The trend is doing a couple things to the housing market: first, it’s creating incentives for landlords to fix up properties to attract higher-income renters and for developers to build apartments attractive to these high-income renters. Second, it’s making it harder for many renters to save up to buy a home, since they are now paying more to rent apartments.
And that’s assuming those renters want to buy a home at all.
The Great Recession changed ideas about homeownership in the U.S., said Dan Hylton, research manager at HousingLink, a Twin Cities nonprofit that connects people to affordable housing. Culturally, “We had really promoted the idea of home ownership as the only type of lifestyle to aspire to up to, until really the housing crisis of [the Great Recession], and at that point, there was a lot of shift in the mindset of people, especially millennials,” he said.

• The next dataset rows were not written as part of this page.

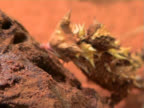 Thorny Devil Lizard in Australia video
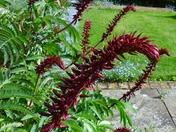 Melianthus Major - Honey bush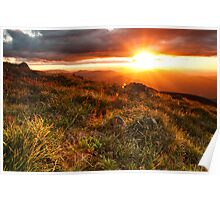Feathertop sunset Poster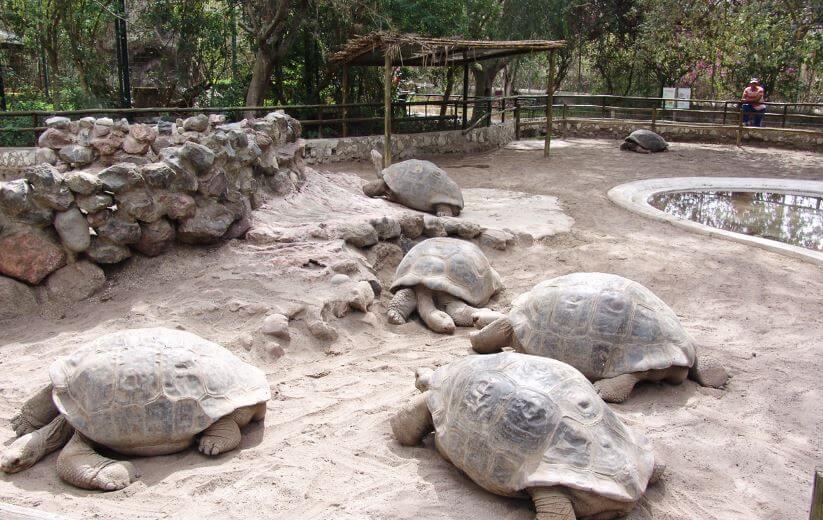 слоновые черепахи в национальном парке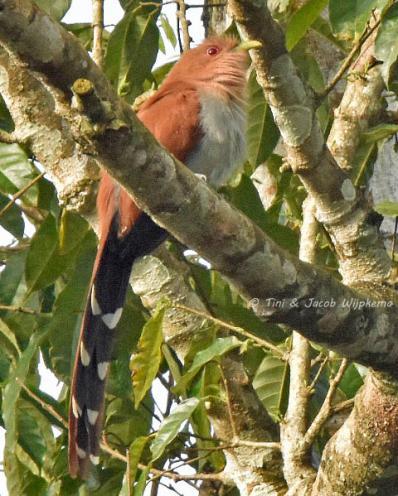 Squirrel Cuckoo (Piaya cayana). Copyright T&J Wijpkema.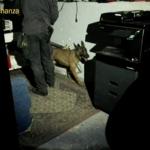 Armi, droga e videoslot illegali in un bar. Le scorperta delle Fiamme Gialle | VIDEO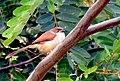 Yellow-eyed Babbler in Khajuraho, India (cropped).jpg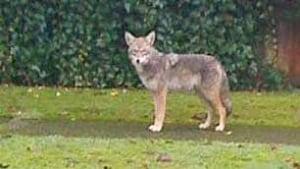 bc-090116-coyote1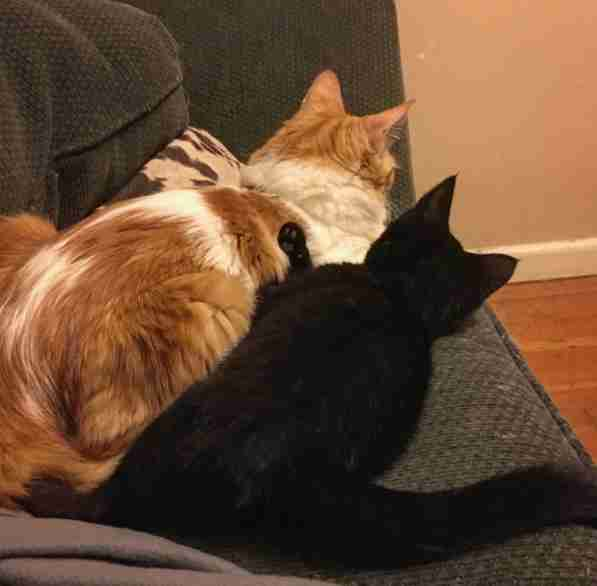 Cats snuggling together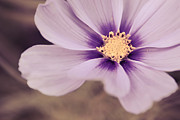 Flower Photography Prints - Petaline - p04a Print by Variance Collections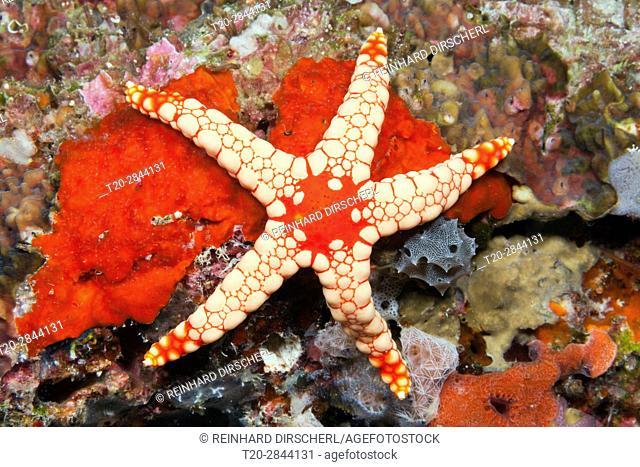 Red Mesh Starfish, Fromia monilis, Felidhu Atoll, Maldives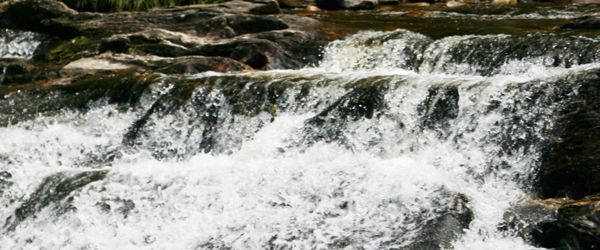 My Favorite Park: Kent Falls State Park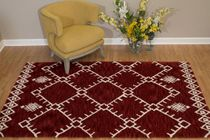 Thunderbird Red Rug - 5 x 8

While some people want to own homes but remain renters because they can’t afford it, some who could afford to buy homes are making a deliberate decision to remain renters. That’s especially the case as urban cores are redeveloped with amenities like taprooms and walkable neighborhoods. “I think there’s been some permanent shifts in how cities think about how they develop and how they build,” Hylton said.
As people shift careers and move around more, many of them are also attracted to the flexibility of renting.
Between 2000 and 2015, Loring Park saw a small increase in the share of its homes that were renter occupied — from 81 percent to 83 percent, but saw a sizable increase in its number of renter occupied units.
Demand for housing near downtown is driving a boom in both owner-occupied and rental housing in neighborhoods like the North Loop and Downtown West.
While the share of renters has decreased in these neighborhoods, the number of renters and homeowners alike has ballooned as these once sparsely-populated districts become popular neighborhoods.
Owner and renter-stable
Other Minneapolis neighborhoods haven’t seen much of a change in their share of renters. In fact, many of Minneapolis neighborhoods for which consistent data are available have barely seen any change in their share of households that are renters at all.
These neighborhoods generally fit into a couple of categories: neighborhoods like Lynnhurst, by the shores of Lake Harriet, which are largely single-family homes that tend to change hands from owner to owner. A small share — 11 percent of units — are renter-occupied.
Or places like Whittier, near downtown, where the majority of residents are renters and have been for a long time.
How Minneapolis will handle the balance of renters, some of them changing, and some not so much, across its neighborhoods has yet to be decided.
The city is currently collecting feedback on the plan. The guidelines will go to the City Council in April, with specifics slated to be approved by the council in the fall.